Monthly Archives: October 2017

The Call of the Wild by Jack London

The Call of the WildThe Call of the Wild by Jack London

My rating: 4 of 5 stars

Jack London, who was a fervent follower of Darwinism, contextualized Darwinism as portrayed in Buck’s survival in the wild with his resourcefulness and stamina that enabled him to survive and become a leader of his pack. Also, as Darwin paid a note on the atavism of a dog going feral from being domesticated once he lost contact with human, Buck became unleashed by the death of Thornton, the embodiment of humanness. This book is London’s manifesto of Darwinian atavism and evolutionary theory.

Sister Wendy’s Book of Muses by Wendy Beckett

Sister Wendy's Book of MusesSister Wendy’s Book of Muses by Wendy Beckett

My rating: 5 of 5 stars

If you are a lover of Greek mythology and also a fan of sister Wendy’s delightful world of art appreciation, the content of this book will endear it to you: each of the Nine Muses is shown in a beautiful ceramic figurine with a description of the accordant muse. These Nine Muses are: Kalliope (Calliope), epic poetry; Kleio (Clio), history; Ourania (Urania), astronomy; Thaleia (Thalia), comedy; Melpomene, tragedy; Polymnia (Polyhymnia), religious hymns; Erato, erotic poetry; Euterpe, lyric poetry; and Terpsikhore (Terpsichore), choral song and dance. Through the Nine Muses, we seek inspiration from outside to invoke our artistic spheres from within. The gem of this book of Muses is sister Wendy’s insightful narrative of the names and attributes of the Muses in the context of regarding the realm of human intellect and arts. This is a very lovely book filled with beautiful photos of the Muses and the author’s personal reflections on human nature and creativity.

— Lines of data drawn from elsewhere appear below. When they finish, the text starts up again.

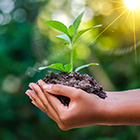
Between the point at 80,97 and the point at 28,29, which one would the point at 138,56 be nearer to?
the point at 28,29

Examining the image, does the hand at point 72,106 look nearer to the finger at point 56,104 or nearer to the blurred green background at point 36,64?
the finger at point 56,104

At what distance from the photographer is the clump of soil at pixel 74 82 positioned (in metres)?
0.63

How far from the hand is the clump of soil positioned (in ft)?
0.09

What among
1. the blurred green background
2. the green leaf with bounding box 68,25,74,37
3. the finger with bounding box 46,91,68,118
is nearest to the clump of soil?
the finger with bounding box 46,91,68,118

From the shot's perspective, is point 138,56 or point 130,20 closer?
point 130,20

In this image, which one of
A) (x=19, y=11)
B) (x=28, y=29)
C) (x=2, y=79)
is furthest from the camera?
(x=19, y=11)

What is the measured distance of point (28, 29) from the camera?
2939mm

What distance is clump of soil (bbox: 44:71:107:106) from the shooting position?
0.63 meters

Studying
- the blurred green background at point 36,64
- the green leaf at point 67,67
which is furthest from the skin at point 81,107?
the blurred green background at point 36,64

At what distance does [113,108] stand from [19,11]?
2.94 m

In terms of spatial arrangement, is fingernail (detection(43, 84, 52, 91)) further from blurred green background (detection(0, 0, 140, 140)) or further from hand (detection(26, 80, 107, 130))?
blurred green background (detection(0, 0, 140, 140))

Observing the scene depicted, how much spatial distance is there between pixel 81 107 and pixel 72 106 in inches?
1.0

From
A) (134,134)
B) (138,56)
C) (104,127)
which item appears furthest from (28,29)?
(134,134)

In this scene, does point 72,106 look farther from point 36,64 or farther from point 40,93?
point 36,64
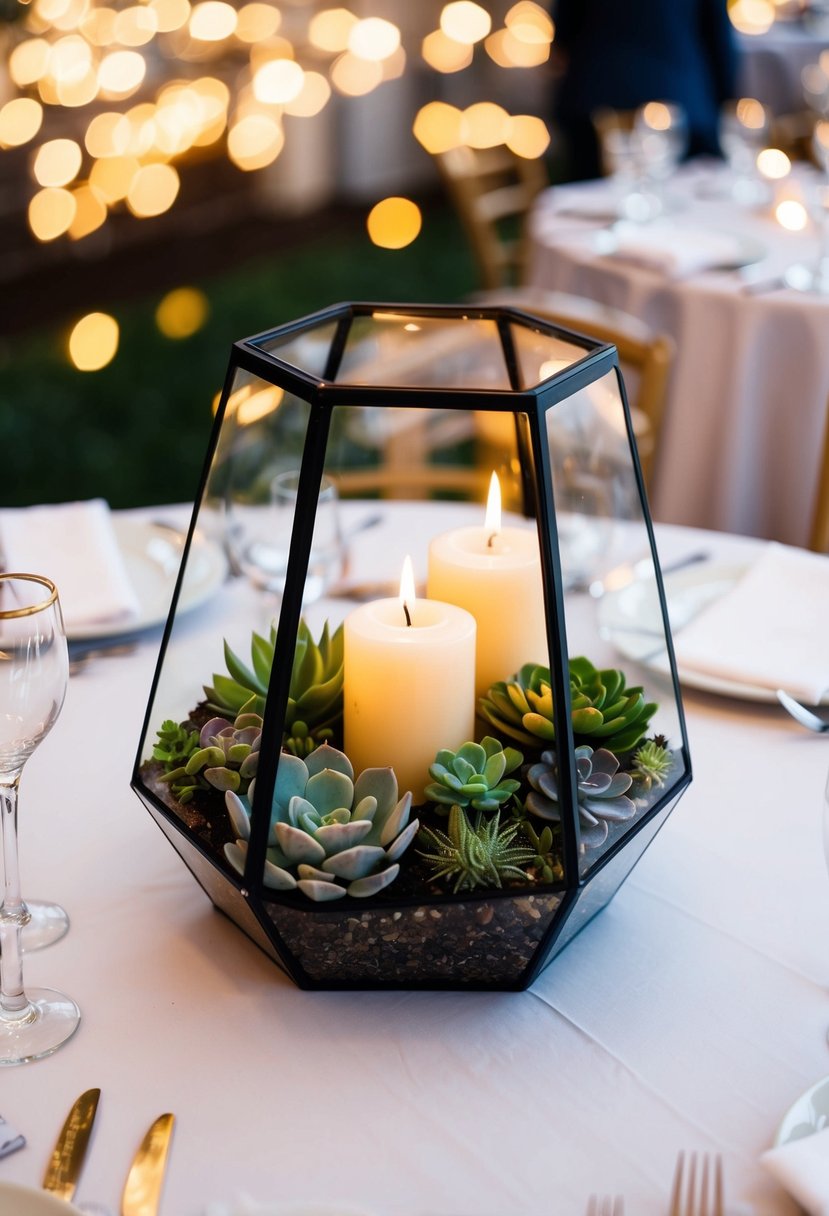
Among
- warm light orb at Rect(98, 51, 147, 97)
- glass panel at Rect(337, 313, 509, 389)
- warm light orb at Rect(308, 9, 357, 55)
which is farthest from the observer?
warm light orb at Rect(308, 9, 357, 55)

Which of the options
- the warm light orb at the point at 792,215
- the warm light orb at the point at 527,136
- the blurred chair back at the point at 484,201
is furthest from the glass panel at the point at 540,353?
the warm light orb at the point at 527,136

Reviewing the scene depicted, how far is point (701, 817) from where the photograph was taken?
2.96 feet

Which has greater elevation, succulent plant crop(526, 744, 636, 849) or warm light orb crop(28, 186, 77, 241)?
succulent plant crop(526, 744, 636, 849)

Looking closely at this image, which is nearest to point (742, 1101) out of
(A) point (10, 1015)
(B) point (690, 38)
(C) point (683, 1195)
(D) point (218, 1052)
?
(C) point (683, 1195)

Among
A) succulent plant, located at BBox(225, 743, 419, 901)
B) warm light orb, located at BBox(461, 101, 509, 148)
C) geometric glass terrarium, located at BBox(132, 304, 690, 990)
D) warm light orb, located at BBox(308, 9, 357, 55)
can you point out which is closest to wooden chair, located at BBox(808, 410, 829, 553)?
geometric glass terrarium, located at BBox(132, 304, 690, 990)

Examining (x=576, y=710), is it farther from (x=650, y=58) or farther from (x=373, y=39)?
(x=373, y=39)

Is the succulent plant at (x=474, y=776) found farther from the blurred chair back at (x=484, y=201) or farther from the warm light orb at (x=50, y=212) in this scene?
the warm light orb at (x=50, y=212)

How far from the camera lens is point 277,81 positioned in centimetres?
537

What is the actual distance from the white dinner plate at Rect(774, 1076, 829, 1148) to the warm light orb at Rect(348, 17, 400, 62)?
19.0 ft

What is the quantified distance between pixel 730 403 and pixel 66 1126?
6.46 feet

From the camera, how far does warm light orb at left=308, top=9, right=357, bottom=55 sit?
551 centimetres

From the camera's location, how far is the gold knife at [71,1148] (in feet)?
1.99

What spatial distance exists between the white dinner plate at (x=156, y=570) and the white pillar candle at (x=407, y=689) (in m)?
0.26

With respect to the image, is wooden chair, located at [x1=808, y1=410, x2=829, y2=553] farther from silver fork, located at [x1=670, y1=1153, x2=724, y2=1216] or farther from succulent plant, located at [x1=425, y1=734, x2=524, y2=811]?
silver fork, located at [x1=670, y1=1153, x2=724, y2=1216]
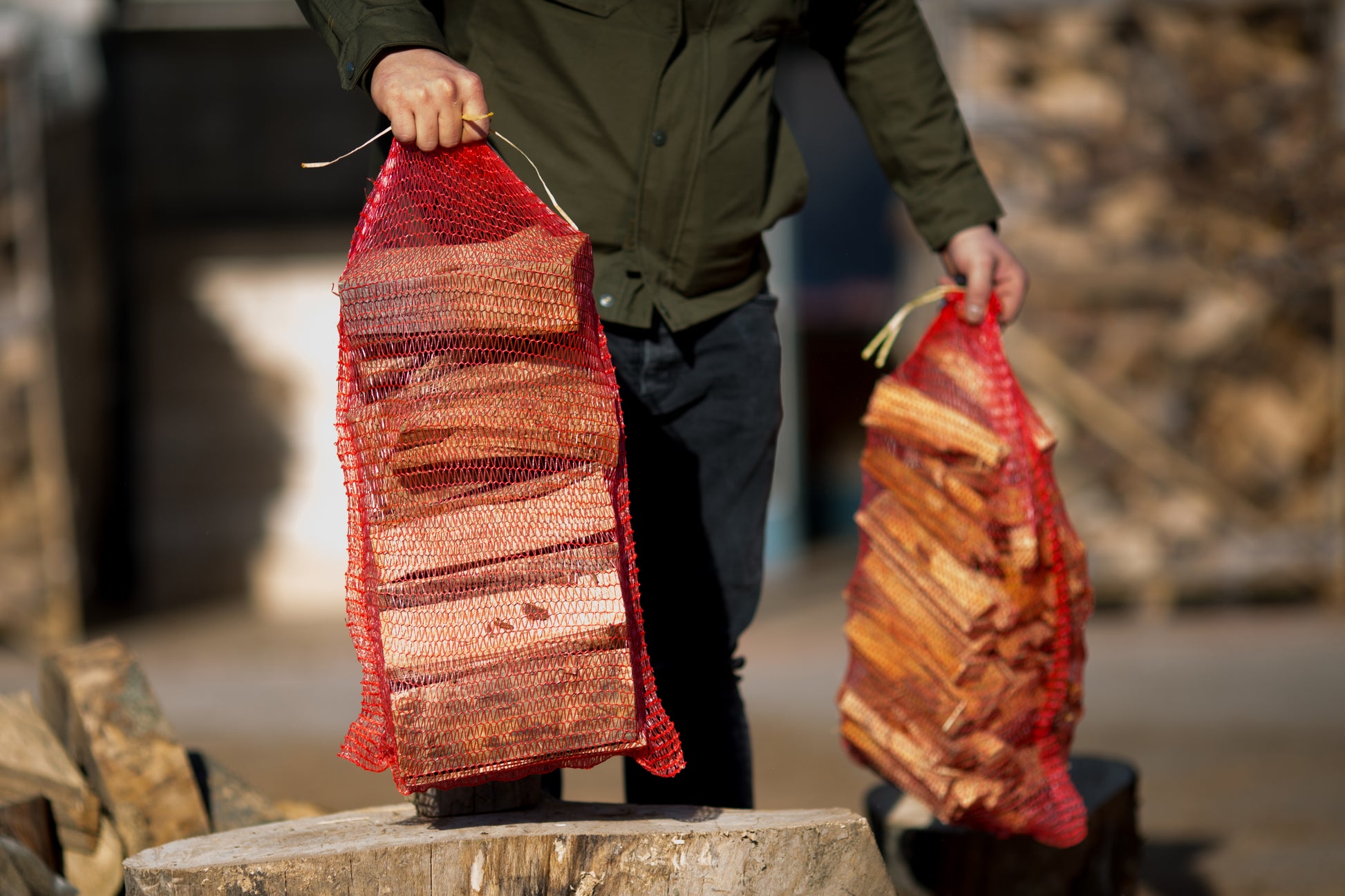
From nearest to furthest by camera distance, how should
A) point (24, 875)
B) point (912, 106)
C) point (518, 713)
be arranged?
point (518, 713), point (24, 875), point (912, 106)

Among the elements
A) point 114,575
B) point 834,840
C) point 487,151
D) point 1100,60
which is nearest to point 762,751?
point 834,840

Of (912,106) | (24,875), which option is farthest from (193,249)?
(24,875)

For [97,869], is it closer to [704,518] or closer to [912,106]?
[704,518]

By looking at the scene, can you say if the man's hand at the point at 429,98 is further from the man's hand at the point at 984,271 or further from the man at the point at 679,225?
the man's hand at the point at 984,271

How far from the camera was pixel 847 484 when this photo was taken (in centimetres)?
767

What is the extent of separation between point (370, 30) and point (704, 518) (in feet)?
2.79

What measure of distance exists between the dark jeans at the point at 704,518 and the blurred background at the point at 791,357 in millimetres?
1958

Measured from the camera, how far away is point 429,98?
5.63ft

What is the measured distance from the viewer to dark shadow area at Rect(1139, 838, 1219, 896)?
3.18 metres

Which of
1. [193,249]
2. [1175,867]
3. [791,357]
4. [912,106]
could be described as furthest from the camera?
[791,357]

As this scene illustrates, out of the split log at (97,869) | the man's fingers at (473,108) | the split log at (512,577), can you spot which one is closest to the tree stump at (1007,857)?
the split log at (512,577)

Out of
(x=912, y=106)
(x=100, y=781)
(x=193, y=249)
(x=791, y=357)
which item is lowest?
(x=100, y=781)

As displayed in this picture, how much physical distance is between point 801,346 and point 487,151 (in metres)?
5.66

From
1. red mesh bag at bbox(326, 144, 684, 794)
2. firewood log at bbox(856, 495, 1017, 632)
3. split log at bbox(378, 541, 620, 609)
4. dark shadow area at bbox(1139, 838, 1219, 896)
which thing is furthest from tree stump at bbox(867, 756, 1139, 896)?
split log at bbox(378, 541, 620, 609)
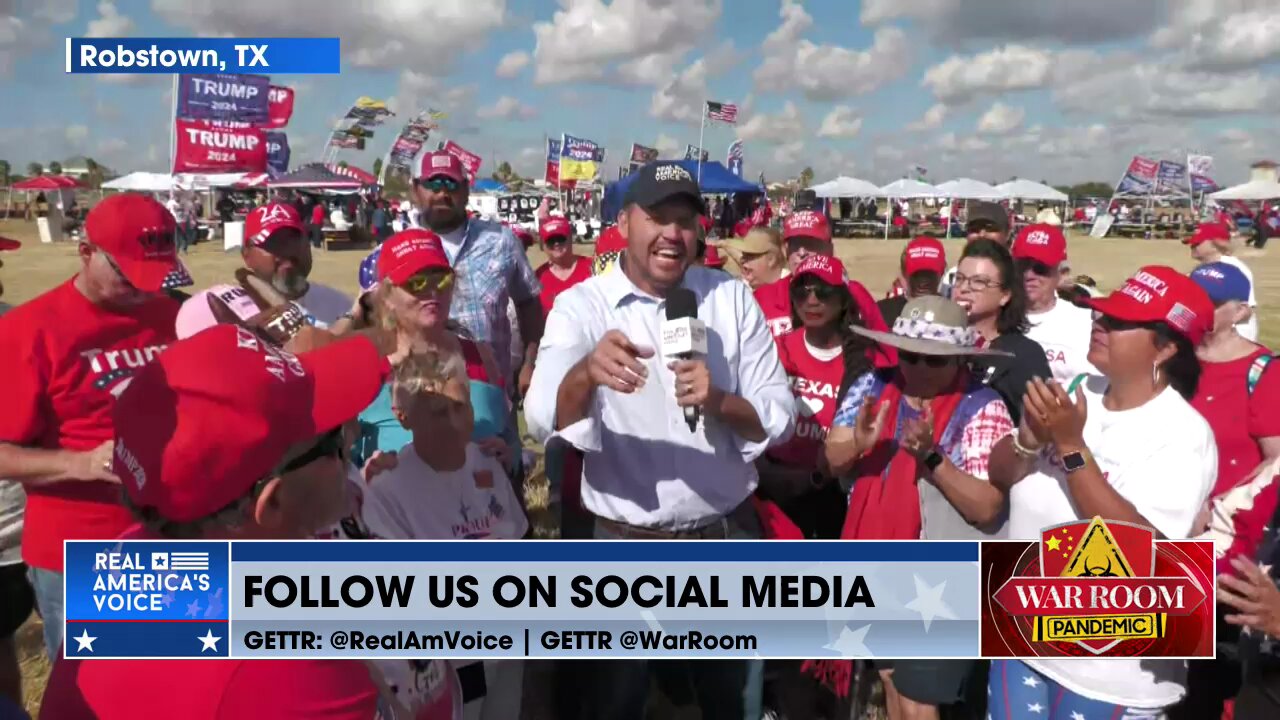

Adventures of American Girl in Victorian London by Elizabeth L. Banks

Adventures of an American Girl in Victorian LondonAdventures of an American Girl in Victorian London by Elizabeth L. Banks

My rating: 5 of 5 stars

If this book had been written in an armchair perspective of a priggish journalist who would only report by hearsay or with cavalier attitude toward working class, then I would not have even bothered to pick it up in the first place. What attracted me to this book was an excerpt bespeaking the author’s telltale recounting of the story as an ambitious, enterprising journalist who dared to work undercover as a domestic maid and a laundry worker in Victorian London during which the social conditions of the working class, not to speak of women’s social positions, plummeted to a dismal low as the rise and the prosperity of the bourgeoisie was skyrocketed especially in London. Although Ms. Bank’s motivation of writing this book arose from her achievement of journalistic ambition, her candor, analytical mind, and diligence should be esteemed highly in the discourse of her artless recounting of working experience. In fact, this book itself is a valuable historical and anthropological record of social conditions and cultural aspects of the 19th century London., guiding readers to her veni, vidi vici adventure thereof.

The Mini-Atlas of Dog Breeds by Andrew De Prisco

Title: The Mini-Atlas of Dog BreedsTitle: The Mini-Atlas of Dog Breeds by Andrew De Prisco

My rating: 5 of 5 stars

This book has become one of my most treasured belongings. It encompasses not only the information on each different breed of dogs in the world but also the origins and the historical backgrounds thereof with adorable photos. Also, this mini atlas of dogs has taught me about 10 groups of the canine, such as Sight Hounds, Mastiffs, Nordic Dogs, Guns Hounds, Flock Hounds, Herding Hounds, Toys, Terriers, Scent Hounds, and Pariahs. Although it was published in the 1990s, it will not prevent you from being acquainted with the world of the canine with the extensive provision of the knowledge on dog breeds, not to speak of the excellent writing style that is at once so elegant and amusing.

My Life in Dog Years by Gary Paulsen

My Life in Dog YearsMy Life in Dog Years by Gary Paulsen

My rating: 5 of 5 stars

Reading this book is like listening to Mr. Paulsen’s tale of wondrous dogs he has encountered in his life: His colloquial English writing style is all the more realistic and straightforwardly addressed to readers’ hearts, leaving strong imprints in their minds without elaborate metaphor. Mr. Paulsen introduces his readers to the dogs that have provided his life with compassion, loyalty, faithfulness, and joy, the virtues which only humans are thought to be endowed with. Take Ike, the black Lab who appeared out of the blue to console the author’s lonely heart and become a good friend; and Josh, an incredibly smart and remarkably faithful Border Collie, who was not only a good herding dog but also a loyal friend. I would dare say that these wonder dogs were his saving grace that helped him to find his calling as a fine American writer.